### SUPPLIED RECORDS
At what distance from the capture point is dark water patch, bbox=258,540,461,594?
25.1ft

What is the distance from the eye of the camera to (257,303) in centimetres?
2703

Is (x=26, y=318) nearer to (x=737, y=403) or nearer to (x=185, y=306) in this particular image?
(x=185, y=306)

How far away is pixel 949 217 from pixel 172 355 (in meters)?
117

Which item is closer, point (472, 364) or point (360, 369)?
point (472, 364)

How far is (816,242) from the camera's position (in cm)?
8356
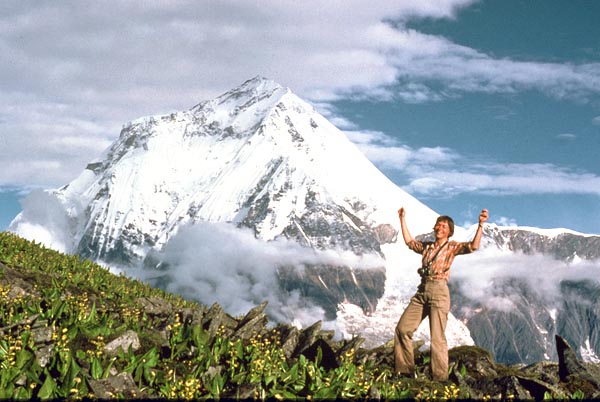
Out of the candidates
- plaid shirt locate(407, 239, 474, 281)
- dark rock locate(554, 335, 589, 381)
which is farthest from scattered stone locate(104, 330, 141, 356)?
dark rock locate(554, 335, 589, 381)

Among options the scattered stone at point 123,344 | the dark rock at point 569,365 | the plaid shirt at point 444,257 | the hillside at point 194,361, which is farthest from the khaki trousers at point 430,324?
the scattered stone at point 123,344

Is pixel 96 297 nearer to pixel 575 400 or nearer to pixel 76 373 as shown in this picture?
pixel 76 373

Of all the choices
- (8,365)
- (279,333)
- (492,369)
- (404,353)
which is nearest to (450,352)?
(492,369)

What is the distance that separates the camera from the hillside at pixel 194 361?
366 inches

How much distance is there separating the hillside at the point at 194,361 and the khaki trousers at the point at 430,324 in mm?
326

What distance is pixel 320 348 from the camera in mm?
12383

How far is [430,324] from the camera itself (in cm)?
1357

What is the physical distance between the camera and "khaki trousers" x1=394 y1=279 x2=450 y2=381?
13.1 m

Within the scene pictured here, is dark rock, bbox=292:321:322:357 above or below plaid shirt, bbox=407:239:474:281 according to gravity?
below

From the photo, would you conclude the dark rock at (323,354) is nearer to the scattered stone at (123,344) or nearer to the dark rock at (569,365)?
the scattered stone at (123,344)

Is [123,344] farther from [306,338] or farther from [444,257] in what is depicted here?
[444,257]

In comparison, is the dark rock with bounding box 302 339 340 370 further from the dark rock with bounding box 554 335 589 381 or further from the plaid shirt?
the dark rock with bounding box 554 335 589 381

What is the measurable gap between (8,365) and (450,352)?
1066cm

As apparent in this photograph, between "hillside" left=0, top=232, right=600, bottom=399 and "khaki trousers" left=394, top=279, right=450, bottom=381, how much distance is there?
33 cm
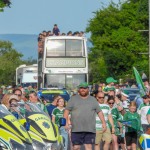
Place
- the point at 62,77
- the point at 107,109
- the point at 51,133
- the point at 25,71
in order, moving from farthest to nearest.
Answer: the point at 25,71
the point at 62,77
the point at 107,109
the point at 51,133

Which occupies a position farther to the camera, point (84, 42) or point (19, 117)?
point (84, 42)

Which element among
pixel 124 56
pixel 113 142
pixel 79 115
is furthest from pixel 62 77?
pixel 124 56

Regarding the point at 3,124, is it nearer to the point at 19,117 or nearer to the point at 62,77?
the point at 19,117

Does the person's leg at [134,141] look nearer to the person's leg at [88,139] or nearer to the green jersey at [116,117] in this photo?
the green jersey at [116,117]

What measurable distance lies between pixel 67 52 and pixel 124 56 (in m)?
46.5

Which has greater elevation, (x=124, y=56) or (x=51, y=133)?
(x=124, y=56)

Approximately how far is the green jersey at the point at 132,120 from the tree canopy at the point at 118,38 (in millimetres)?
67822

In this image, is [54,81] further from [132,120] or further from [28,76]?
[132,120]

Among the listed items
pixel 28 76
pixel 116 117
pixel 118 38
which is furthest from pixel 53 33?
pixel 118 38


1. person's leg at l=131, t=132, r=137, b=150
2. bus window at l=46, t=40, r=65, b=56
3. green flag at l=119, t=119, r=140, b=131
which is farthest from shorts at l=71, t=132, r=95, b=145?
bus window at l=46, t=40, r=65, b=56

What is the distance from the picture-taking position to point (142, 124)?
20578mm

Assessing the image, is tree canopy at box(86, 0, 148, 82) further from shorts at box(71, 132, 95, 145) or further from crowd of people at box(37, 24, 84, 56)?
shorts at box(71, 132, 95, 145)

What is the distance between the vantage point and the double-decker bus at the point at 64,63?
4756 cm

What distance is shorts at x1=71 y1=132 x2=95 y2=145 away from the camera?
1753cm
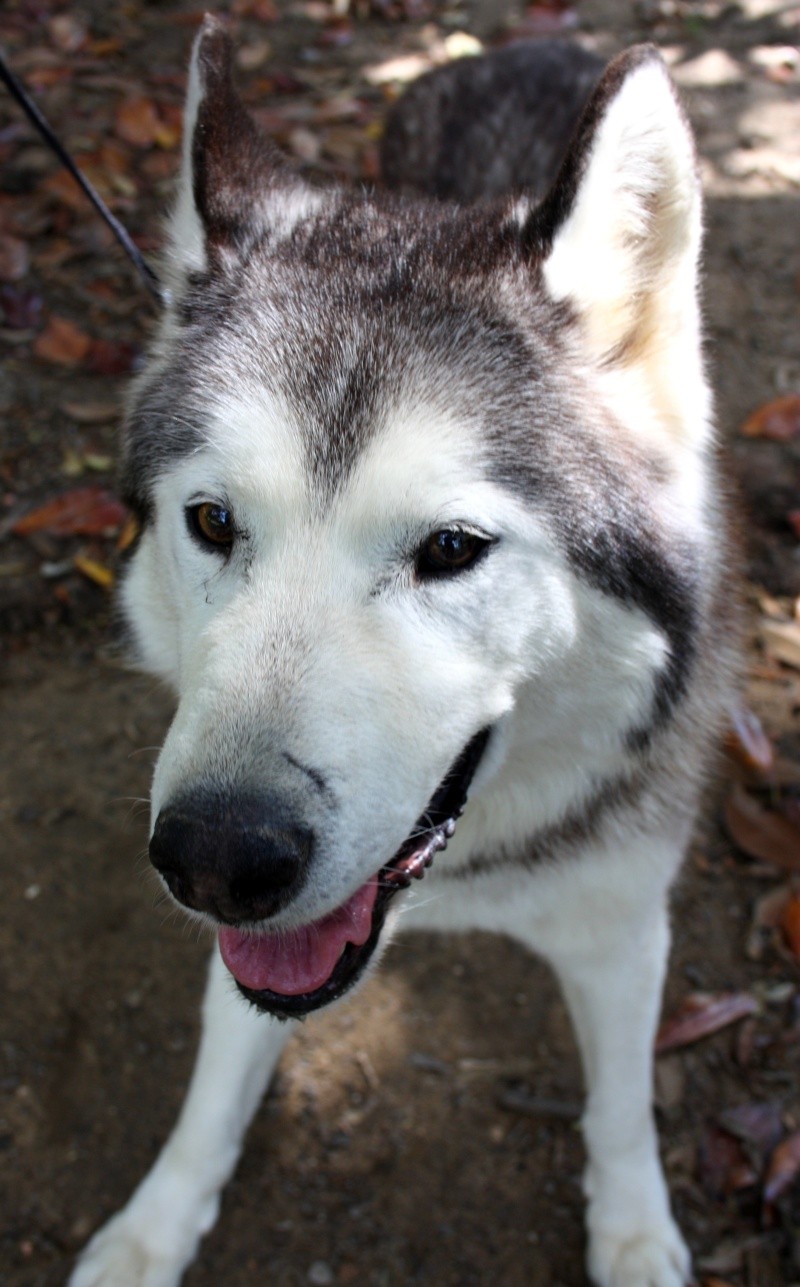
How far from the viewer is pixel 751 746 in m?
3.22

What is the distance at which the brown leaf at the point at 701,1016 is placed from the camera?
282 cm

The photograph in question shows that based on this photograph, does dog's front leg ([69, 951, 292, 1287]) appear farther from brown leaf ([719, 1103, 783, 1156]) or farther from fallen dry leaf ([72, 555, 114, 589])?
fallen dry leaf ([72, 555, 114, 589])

### EXERCISE GOAL
Using the material above, set down every line exactly, but skip the pictures.

### EXERCISE RESULT
At what distance from the capture point is dark water patch, bbox=258,540,461,594?
25.1ft

What is the distance from the eye of the camera to (257,303) in centimetres?
2703

Is (x=26, y=318) nearer to (x=737, y=403) or nearer to (x=185, y=306) in this particular image?
(x=185, y=306)

How far away is pixel 949 217 from pixel 172 355 (in meters)?
117

Which item is closer, point (472, 364) or point (360, 369)?
point (472, 364)

How far is (816,242) from the camera's position (in cm)?
8356
Out of the candidates
- plaid shirt locate(407, 239, 474, 281)
- dark rock locate(554, 335, 589, 381)
which is farthest from scattered stone locate(104, 330, 141, 356)?
dark rock locate(554, 335, 589, 381)

Among options the scattered stone at point 123,344 | the dark rock at point 569,365 | the plaid shirt at point 444,257 | the hillside at point 194,361, which is farthest from the khaki trousers at point 430,324?
the scattered stone at point 123,344

Is pixel 96 297 nearer to pixel 575 400 or nearer to pixel 76 373 as shown in this picture?
pixel 76 373

Of all the choices
- (8,365)
- (279,333)
- (492,369)
- (404,353)
which is nearest to (450,352)?
(492,369)

What is the distance that separates the camera from the hillside at pixel 194 361?
366 inches

How much distance is there separating the hillside at the point at 194,361 and the khaki trousers at the point at 430,324 in mm?
326

What distance is pixel 320 348 from the camera in mm?
12383

How far is [430,324] from the camera itself (in cm)?
1357

What is the physical distance between the camera and "khaki trousers" x1=394 y1=279 x2=450 y2=381?
13.1 m

Within the scene pictured here, is dark rock, bbox=292:321:322:357 above or below plaid shirt, bbox=407:239:474:281 according to gravity?
below

From the photo, would you conclude the dark rock at (323,354) is nearer to the scattered stone at (123,344) or nearer to the dark rock at (569,365)?
the scattered stone at (123,344)

Is [123,344] farther from [306,338] or farther from [444,257] in what is depicted here?
[444,257]

In comparison, is the dark rock with bounding box 302 339 340 370 further from the dark rock with bounding box 554 335 589 381 or further from the plaid shirt?
the dark rock with bounding box 554 335 589 381

What is the measurable gap between (8,365) and (450,352)?
1066cm

As apparent in this photograph, between "hillside" left=0, top=232, right=600, bottom=399 and "khaki trousers" left=394, top=279, right=450, bottom=381, how much distance is there?
33 cm
Place
- the point at 62,77
- the point at 107,109
- the point at 51,133
- the point at 25,71
in order, moving from farthest to nearest.
Answer: the point at 25,71
the point at 62,77
the point at 107,109
the point at 51,133

Which occupies a position farther to the camera, point (84, 42) or point (19, 117)?
point (84, 42)

Which element among
pixel 124 56
pixel 113 142
pixel 79 115
is furthest from pixel 62 77?
pixel 124 56

Regarding the point at 3,124, is it nearer to the point at 19,117 or nearer to the point at 62,77?
the point at 19,117

Does the person's leg at [134,141] look nearer to the person's leg at [88,139] or nearer to the green jersey at [116,117] in this photo?
the green jersey at [116,117]

What measurable distance lies between pixel 67 52 and pixel 124 56 (in m)?
46.5

Which has greater elevation, (x=124, y=56) or (x=51, y=133)?
(x=124, y=56)

Approximately how far is the green jersey at the point at 132,120 from the tree canopy at the point at 118,38 (in millimetres)?
67822

In this image, is [54,81] further from [132,120] or further from [28,76]?
[132,120]

Among the listed items
pixel 28 76
pixel 116 117
pixel 118 38
which is furthest from pixel 53 33?
pixel 118 38


1. person's leg at l=131, t=132, r=137, b=150
2. bus window at l=46, t=40, r=65, b=56
3. green flag at l=119, t=119, r=140, b=131
which is farthest from shorts at l=71, t=132, r=95, b=145?
bus window at l=46, t=40, r=65, b=56

What is the distance from the picture-taking position to point (142, 124)?
20578mm

Assessing the image, is tree canopy at box(86, 0, 148, 82) further from shorts at box(71, 132, 95, 145) or further from crowd of people at box(37, 24, 84, 56)?
shorts at box(71, 132, 95, 145)

What is the distance between the vantage point and the double-decker bus at the point at 64,63?
4756 cm

What distance is shorts at x1=71 y1=132 x2=95 y2=145 away from the camera?
1753cm
How far from the viewer is pixel 751 746 in m?
3.22

What is the distance at which the brown leaf at the point at 701,1016 is placed from the camera?
282 cm

The photograph in question shows that based on this photograph, does dog's front leg ([69, 951, 292, 1287]) appear farther from brown leaf ([719, 1103, 783, 1156]) or farther from fallen dry leaf ([72, 555, 114, 589])?
fallen dry leaf ([72, 555, 114, 589])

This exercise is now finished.